_SOURCE RECORDS_:
•••

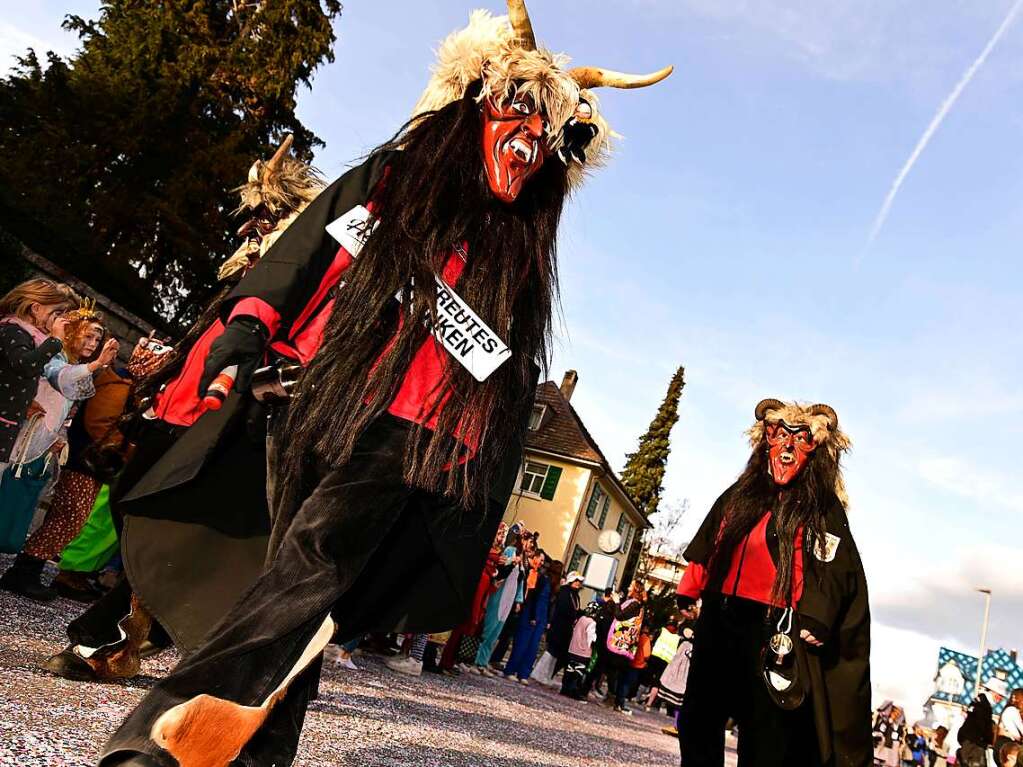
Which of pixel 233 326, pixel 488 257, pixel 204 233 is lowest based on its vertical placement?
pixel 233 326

•••

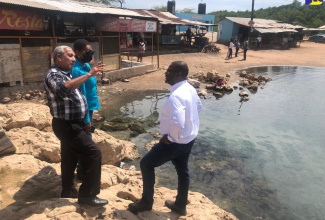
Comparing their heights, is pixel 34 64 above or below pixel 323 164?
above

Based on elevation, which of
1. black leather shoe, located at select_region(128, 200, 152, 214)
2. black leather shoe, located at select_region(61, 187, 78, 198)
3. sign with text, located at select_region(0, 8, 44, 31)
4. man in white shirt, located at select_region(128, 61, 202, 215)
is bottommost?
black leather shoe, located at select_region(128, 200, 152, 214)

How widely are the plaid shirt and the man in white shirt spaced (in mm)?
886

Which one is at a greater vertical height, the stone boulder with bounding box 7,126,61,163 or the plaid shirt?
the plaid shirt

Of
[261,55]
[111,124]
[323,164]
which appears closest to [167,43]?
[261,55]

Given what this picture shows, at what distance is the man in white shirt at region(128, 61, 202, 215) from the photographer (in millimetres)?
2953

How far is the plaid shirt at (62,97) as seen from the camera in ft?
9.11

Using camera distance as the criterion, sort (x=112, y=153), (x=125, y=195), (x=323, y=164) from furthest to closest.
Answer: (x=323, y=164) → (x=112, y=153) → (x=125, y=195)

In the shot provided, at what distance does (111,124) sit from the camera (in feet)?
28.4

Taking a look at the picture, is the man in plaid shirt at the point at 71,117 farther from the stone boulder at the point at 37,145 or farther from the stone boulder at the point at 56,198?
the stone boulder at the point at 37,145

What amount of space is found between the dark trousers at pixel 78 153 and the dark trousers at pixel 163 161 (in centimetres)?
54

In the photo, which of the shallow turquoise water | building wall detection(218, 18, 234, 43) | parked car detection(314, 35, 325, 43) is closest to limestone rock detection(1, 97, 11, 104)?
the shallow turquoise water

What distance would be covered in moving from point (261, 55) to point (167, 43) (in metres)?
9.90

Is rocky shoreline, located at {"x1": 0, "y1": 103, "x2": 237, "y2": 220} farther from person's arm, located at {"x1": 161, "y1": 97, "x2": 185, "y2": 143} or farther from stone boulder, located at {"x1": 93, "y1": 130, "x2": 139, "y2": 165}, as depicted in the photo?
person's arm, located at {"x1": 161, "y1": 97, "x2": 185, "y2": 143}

•••

_THE PROBLEM_:
Starting at the line that contains "Given what this" and stopping after the line that contains "Answer: (x=323, y=164)", rewrite those records with the requests left unchanged. Multiply every number in the answers, both distances and coordinates, by 1.4, and round each result to as many decimal places as the original number had, with halves rounded up.

_TASK OUTPUT_:
Given what this picture shows, at what distance is the man in white shirt at region(128, 61, 202, 215) from the photographer (in millimetres)?
4134

How far is the plaid shirt at (62,97) as seen from the camera in ft?
12.75

Using camera distance as the criterion, sort (x=112, y=153), (x=125, y=195), (x=323, y=164) from furthest to closest.
Answer: (x=452, y=230) → (x=157, y=214) → (x=175, y=273)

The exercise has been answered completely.